Dev Diary #4 - Adding Complexity Controls and External Data Sources

2024-03-29

Last week, we talked about the complexity of a dataset and how some use cases require higher complexity than others. This week, we shipped complexity controls and also the ability to edit the knowledge graph with custom nodes.

Complexity

We shipped the ability to control the complexity of a dataset, which will let users have more control over how complex the reasoning within the dataset samples is. This becomes really important for logical or reasoning-heavy use cases (code, math, etc.) where you want the dataset to have complex examples to teach a model how to navigate and reason through them. Right now, complexity is defined at four discrete levels, and you can preview what each level means for your use case.

Editing knowledge graph

The knowledge graph is a tool to help users visualize what knowledge is covered by the dataset and subsequently goes into the model. Until now, users could only view the knowledge graph and try to iterate on that by editing the description of the use case, but this week we shipped the ability to edit the knowledge graph by adding or removing nodes.

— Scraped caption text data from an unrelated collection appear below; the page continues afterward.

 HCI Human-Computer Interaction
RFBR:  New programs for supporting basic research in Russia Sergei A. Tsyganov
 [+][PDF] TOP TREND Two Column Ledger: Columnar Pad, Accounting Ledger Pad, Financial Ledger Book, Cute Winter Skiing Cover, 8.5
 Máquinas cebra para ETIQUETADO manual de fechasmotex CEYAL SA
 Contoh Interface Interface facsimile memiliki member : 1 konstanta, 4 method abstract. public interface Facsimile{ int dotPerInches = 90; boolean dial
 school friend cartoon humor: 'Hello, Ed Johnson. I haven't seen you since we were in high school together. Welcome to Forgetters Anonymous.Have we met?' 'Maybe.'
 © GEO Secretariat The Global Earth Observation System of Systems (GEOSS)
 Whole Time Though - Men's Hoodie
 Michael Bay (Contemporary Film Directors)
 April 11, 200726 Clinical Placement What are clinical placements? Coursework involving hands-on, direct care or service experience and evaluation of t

This will help users control what knowledge they want the dataset to cover, remove unwanted data, and add things that we might otherwise miss.

Adding external data sources

We are seeing recurring requests from users where they want to ground the synthetic dataset we generate using seed data from external data sources like websites or internal knowledge bases. This is important for use cases where no information exists on the topic outside of your internal knowledge base so we can’t accurately generate synthetic data for it, or if you’d like to target some very specific data for your model like documentation of a specific set of APIs.

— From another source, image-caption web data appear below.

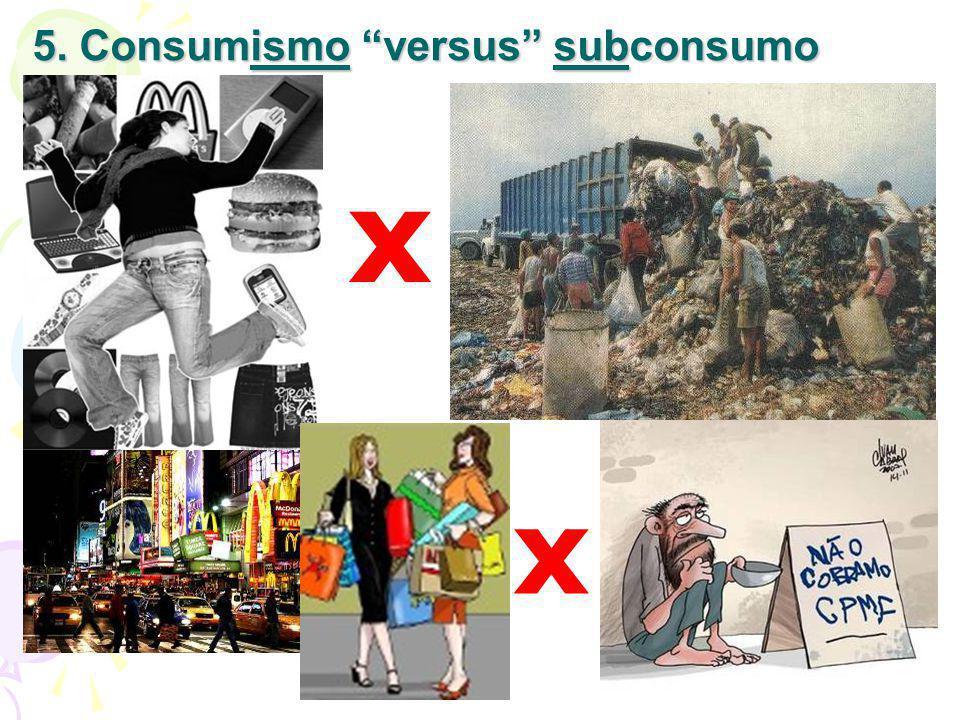 5. Consumismo versus subconsumo x x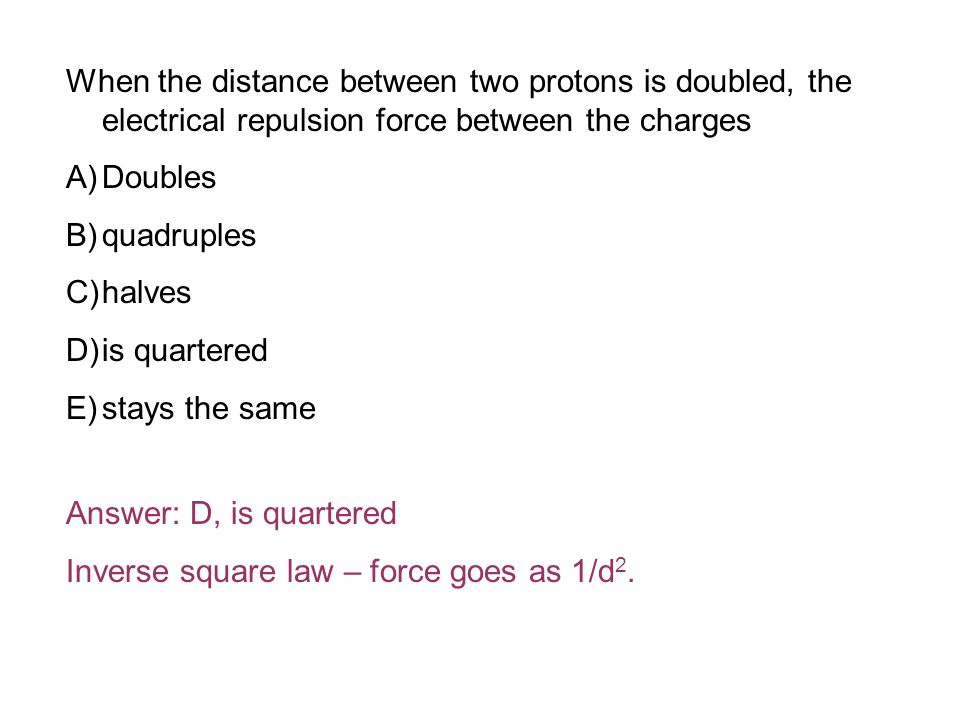 When the distance between two protons is doubled, the electrical repulsion force between the charges A)Doubles B)quadruples C)halves D)is quartered E)stays the same Answer: D, is quartered Inverse square law – force goes as 1/d 2.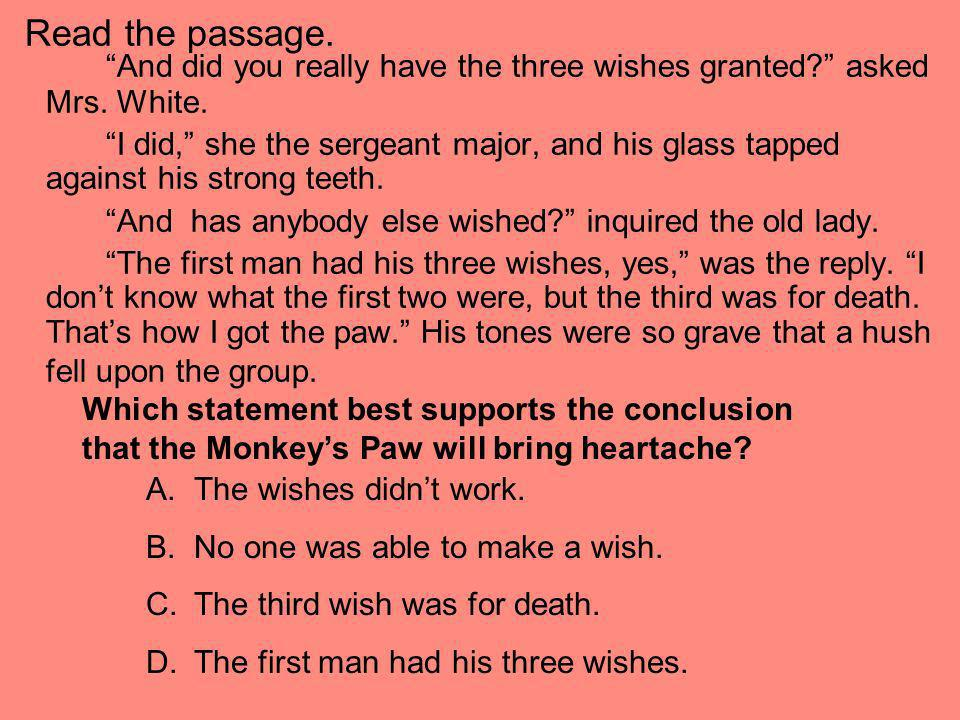 And did you really have the three wishes granted asked Mrs. White.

This week we built out support for external data sources for our data generation pipeline, and you can expect this feature to be shipped and available to you next week.

Better improvement workflow for models

Over the past few weeks, we have been working hard to improve the process of building a dataset and model on our platform, and now we are starting to focus also on a better flow for improving your datasets and, by extension, models, based on learning from measurements.

We MVP'd a flow for improvement which will let you update a dataset and then train a model on that in the following ways:

  1. Create a new dataset from scratch, currently supported.
  2. Add knowledge to the dataset, useful where the model performs badly on inputs because the information is missing in the dataset.
  3. Edit the style schema, and we apply the changes to all the samples in the existing dataset.
  4. Remove examples that meet a certain condition; this will help you remove unwanted noise.
  5. Add samples of a certain type to balance the dataset. For example, if you see that your model performs worse on a RAG use case where there are more than 5 document sources in the input, you can add samples of just those types to improve the model in that area.

We expect to ship this feature within the next week.

Changelog

Schema Builder

  • Added complexity control to the schema builder.
  • Several bug fixes related to schema parsing.

Knowledge Graph:

  • Knowledge graph can now be edited by adding or removing nodes.
  • Edit keywords inline.
  • Format as a horizontal tree.

Note: You will need to make a new version and generate a new graph to see the changes on existing datasets.

Other:

  • We shipped a new and updated landing page; check it out here.
  • Data previews are now 5x faster.

Fixes

  • Some weird labels in the dataset designer have been removed.
  • Previews no longer require a knowledge graph to be generated.